May 19th 2013

Open-Access Economics

by Barry Eichengreen

Barry Eichengreen is Professor of Economics at the University of California, Berkeley.
CANBERRA – The brouhaha over Carmen Reinhart’s and Kenneth Rogoff’s article “Growth in a Time of Debt” may be the most conspicuous and incendiary scholarly controversy since 1974, when two earlier economists, Robert Fogel and Stanley Engerman, published a notorious book, Time on the Cross, defending the efficiency of American plantation slavery.

As with Time on the Cross, the Reinhart/Rogoff controversy, while ostensibly stemming from the authors’ statistical procedures, is actually rooted in the purposes to which others put their study.

Some of the results reported by Fogel and Engerman were used – not by the authors themselves, it should be noted – to challenge affirmative action and question the civil-rights movement. Similarly, some of the results reported by Reinhart and Rogoff have been used by politicians and others to justify fiscal austerity.

When the problems with the Reinhart/Rogoff analysis came to light, the critics were aghast. The authors had inadvertently omitted data, used a questionable weighting scheme, and employed an erroneous observation on GDP growth. 

This raised uncomfortable questions not only about the efficacy of austerity, but also about the reliability of economic analysis. How could a flawed study have appeared first in the prestigious working-paper series of the National Bureau of Economic Research (NBER) and then in a journal of the American Economic Association? And, if this was possible, why should policymakers and a discerning public vest any credibility in economic research?

It was possible because economists are not obliged to make their data and programs publicly available when publishing scientific research. It is said that NBER working papers are even more prestigious than publication in refereed journals. Yet the Bureau does not require scholars to post their data and programs to its Web site as a condition for working-paper publication. 

Independent scholars seeking to replicate these studies’ findings must first replicate the data and then replicate the programs. And, as empirical economics has progressed, the difficulty of doing so has grown. Reinhart and Rogoff may have used a relatively small set of mostly publicly available data, but the profession as a whole is using ever-larger tailor-made data sets.

Big data promises big progress. But large data sets also make replication impossible without the author’s cooperation. And the incentive for authors to cooperate is, at best, mixed. It is therefore the responsibility of editorial boards and the directors of organizations like the NBER to make open access obligatory. 

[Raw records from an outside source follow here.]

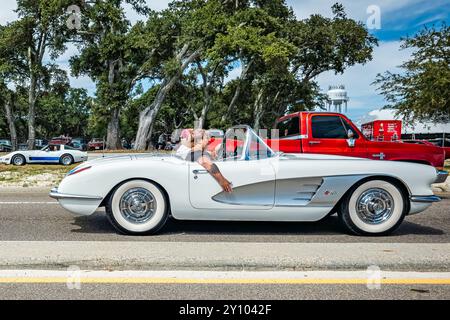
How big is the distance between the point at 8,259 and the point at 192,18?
99.1 ft

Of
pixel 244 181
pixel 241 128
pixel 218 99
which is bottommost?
pixel 244 181

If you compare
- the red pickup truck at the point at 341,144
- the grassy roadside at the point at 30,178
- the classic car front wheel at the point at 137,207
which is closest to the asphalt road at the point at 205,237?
the classic car front wheel at the point at 137,207

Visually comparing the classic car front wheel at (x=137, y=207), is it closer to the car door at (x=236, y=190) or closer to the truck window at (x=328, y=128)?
the car door at (x=236, y=190)

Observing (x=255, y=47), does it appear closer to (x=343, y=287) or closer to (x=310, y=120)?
(x=310, y=120)

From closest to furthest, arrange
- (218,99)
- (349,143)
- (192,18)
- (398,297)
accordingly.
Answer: (398,297), (349,143), (192,18), (218,99)

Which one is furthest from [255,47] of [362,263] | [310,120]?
[362,263]

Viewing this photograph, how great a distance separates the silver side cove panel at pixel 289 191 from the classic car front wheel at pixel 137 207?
0.67 meters

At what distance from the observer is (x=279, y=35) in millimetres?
36281

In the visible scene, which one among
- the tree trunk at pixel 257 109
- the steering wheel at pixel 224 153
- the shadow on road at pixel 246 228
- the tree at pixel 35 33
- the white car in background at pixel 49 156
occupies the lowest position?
the shadow on road at pixel 246 228

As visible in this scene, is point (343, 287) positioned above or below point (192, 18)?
below

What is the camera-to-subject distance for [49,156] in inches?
939

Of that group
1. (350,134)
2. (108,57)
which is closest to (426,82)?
(350,134)

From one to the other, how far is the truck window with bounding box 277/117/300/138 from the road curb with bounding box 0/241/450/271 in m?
6.35

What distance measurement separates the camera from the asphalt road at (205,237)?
138 inches
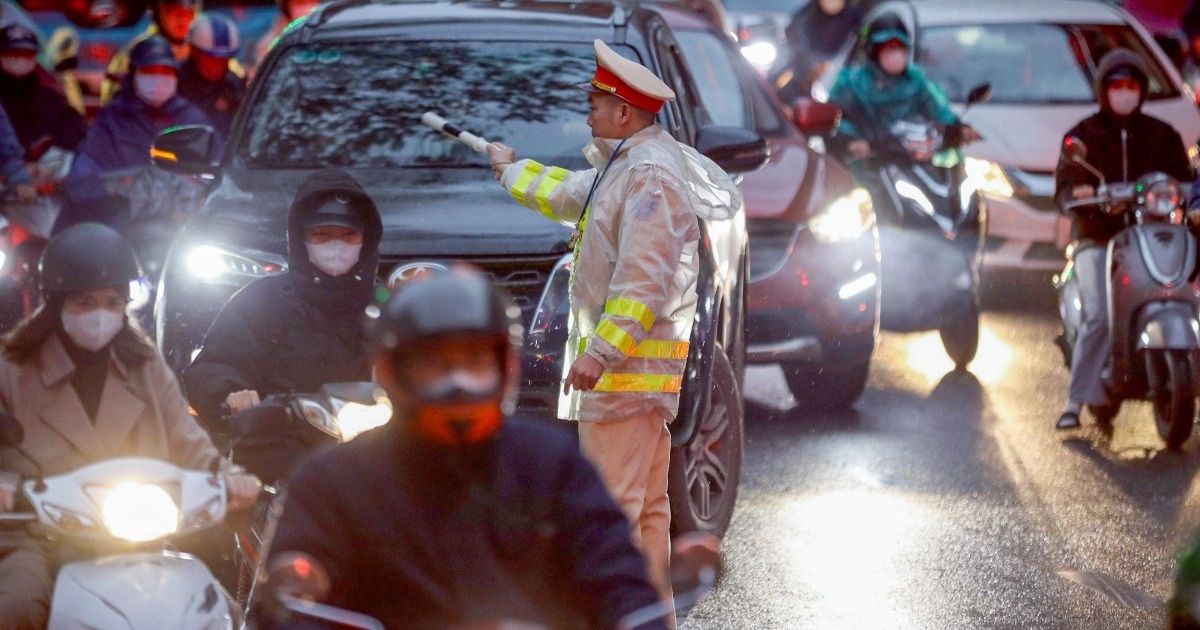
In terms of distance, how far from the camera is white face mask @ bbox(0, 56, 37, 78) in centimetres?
1128

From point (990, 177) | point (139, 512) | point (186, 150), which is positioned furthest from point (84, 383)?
point (990, 177)

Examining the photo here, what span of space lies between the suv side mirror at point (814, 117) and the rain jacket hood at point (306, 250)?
509 centimetres

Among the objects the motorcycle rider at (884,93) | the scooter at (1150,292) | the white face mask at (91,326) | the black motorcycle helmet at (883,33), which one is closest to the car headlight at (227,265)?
the white face mask at (91,326)

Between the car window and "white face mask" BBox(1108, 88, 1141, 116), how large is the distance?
162 centimetres

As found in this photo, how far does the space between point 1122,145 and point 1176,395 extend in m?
1.27

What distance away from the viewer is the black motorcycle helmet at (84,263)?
4641 mm

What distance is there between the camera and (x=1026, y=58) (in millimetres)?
14773

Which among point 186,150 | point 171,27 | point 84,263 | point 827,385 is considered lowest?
point 827,385

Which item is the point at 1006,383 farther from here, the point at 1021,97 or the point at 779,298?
the point at 1021,97

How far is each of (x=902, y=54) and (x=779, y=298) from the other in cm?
300

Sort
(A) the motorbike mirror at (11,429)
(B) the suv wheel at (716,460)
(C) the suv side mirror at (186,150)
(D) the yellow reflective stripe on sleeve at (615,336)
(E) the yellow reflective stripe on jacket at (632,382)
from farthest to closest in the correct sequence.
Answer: (C) the suv side mirror at (186,150), (B) the suv wheel at (716,460), (E) the yellow reflective stripe on jacket at (632,382), (D) the yellow reflective stripe on sleeve at (615,336), (A) the motorbike mirror at (11,429)

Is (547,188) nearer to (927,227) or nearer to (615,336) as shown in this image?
(615,336)

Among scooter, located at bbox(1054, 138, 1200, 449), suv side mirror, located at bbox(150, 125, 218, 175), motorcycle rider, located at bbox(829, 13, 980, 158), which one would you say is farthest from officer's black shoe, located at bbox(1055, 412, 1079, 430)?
suv side mirror, located at bbox(150, 125, 218, 175)

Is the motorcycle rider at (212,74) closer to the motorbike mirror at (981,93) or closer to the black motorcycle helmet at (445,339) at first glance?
the motorbike mirror at (981,93)
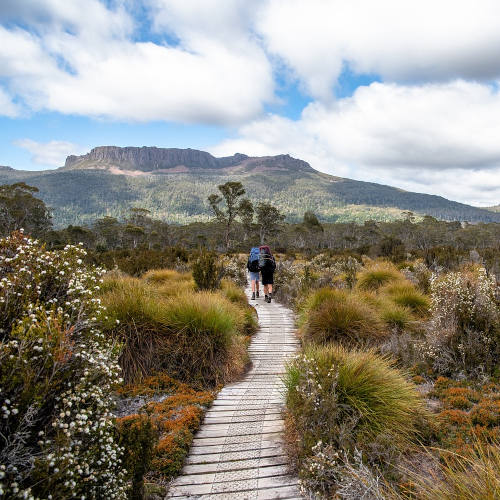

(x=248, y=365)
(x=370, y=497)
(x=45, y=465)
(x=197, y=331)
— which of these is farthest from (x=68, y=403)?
(x=248, y=365)

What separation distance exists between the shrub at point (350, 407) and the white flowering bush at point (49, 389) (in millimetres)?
1961

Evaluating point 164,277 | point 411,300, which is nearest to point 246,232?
point 164,277

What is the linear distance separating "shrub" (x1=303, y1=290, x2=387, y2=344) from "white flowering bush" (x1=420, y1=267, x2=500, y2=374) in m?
1.03

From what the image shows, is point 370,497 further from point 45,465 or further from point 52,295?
point 52,295

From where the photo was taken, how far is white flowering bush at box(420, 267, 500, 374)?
232 inches

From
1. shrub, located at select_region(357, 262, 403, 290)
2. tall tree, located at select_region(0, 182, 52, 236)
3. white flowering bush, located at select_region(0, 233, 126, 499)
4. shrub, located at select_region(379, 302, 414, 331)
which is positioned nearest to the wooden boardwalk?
white flowering bush, located at select_region(0, 233, 126, 499)

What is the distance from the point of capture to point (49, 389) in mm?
2186

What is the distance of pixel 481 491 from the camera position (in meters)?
2.28

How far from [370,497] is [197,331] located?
371 centimetres

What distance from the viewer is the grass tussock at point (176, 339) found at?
5.48m

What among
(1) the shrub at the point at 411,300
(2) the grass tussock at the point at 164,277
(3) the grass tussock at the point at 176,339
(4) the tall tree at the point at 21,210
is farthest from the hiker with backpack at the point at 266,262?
(4) the tall tree at the point at 21,210

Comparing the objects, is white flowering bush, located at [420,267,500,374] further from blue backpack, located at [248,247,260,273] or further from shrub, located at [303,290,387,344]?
blue backpack, located at [248,247,260,273]

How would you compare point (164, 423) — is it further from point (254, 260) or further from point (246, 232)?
point (246, 232)

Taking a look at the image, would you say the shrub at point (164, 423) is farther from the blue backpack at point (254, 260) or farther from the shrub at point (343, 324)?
the blue backpack at point (254, 260)
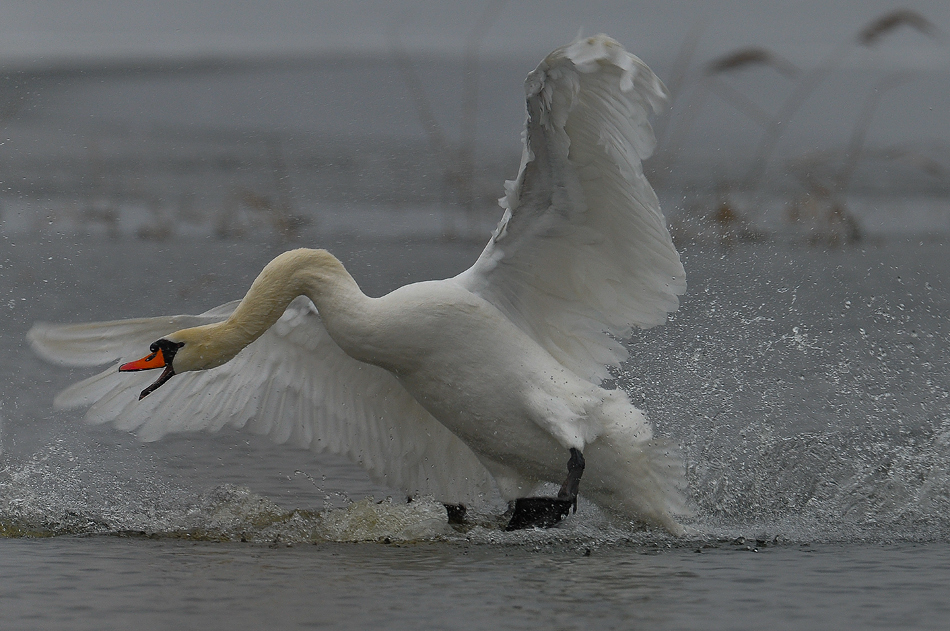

Moreover, in a discipline that regards ingenuity as the ultimate virtue, those who engage in the grunt work of data cleaning and replication receive few rewards. Nobel prizes are not awarded for constructing new historical estimates of GDP that allow policy analysis to be extended back in time.

Then there is the fact that correlation is not causation. In the case of Reinhart and Rogoff, the observation that highly indebted countries grow more slowly, even if true, does not tell us anything about whether high debt causes slow growth or vice versa. 

These are difficult questions, but they have simple solutions. What is needed is not more sophisticated statistical methods, but serious historical analysis of the political and economic particulars of specific historical cases in which countries were burdened with heavy debts. A proper historical analysis would help to identify cases in which debt was incurred for reasons other than the state of the economy, so that causality arguably runs from debt to growth, rather than the other way around.

Economic historians have shown how this can be done. My Berkeley colleagues David and Christina Romer, for example, faced an analogous problem when seeking to determine whether monetary-policy shocks affect economic growth. They used careful historical analysis to identify and focus on cases in which the policy stance changed for reasons not having to do with the current state of the economy. Doing so allowed them to isolate the impact of monetary shocks on growth.

Statistics are helpful. But in economics, as in other lines of social inquiry, they are no substitute for proper historical analysis.

In impugning the authors’ motives and criticizing the uses to which others have put their research, critics of Reinhart and Rogoff have taken their eye off the ball. The real problem is scholarly procedures and priorities, not motives. If the problem of procedures and priorities is addressed, the fact that politicians are tempted to misuse scholarly analysis for their own ends will take care of itself. 

In other words, what is true of the economy is equally true of economic analysis. A crisis is a terrible thing to waste.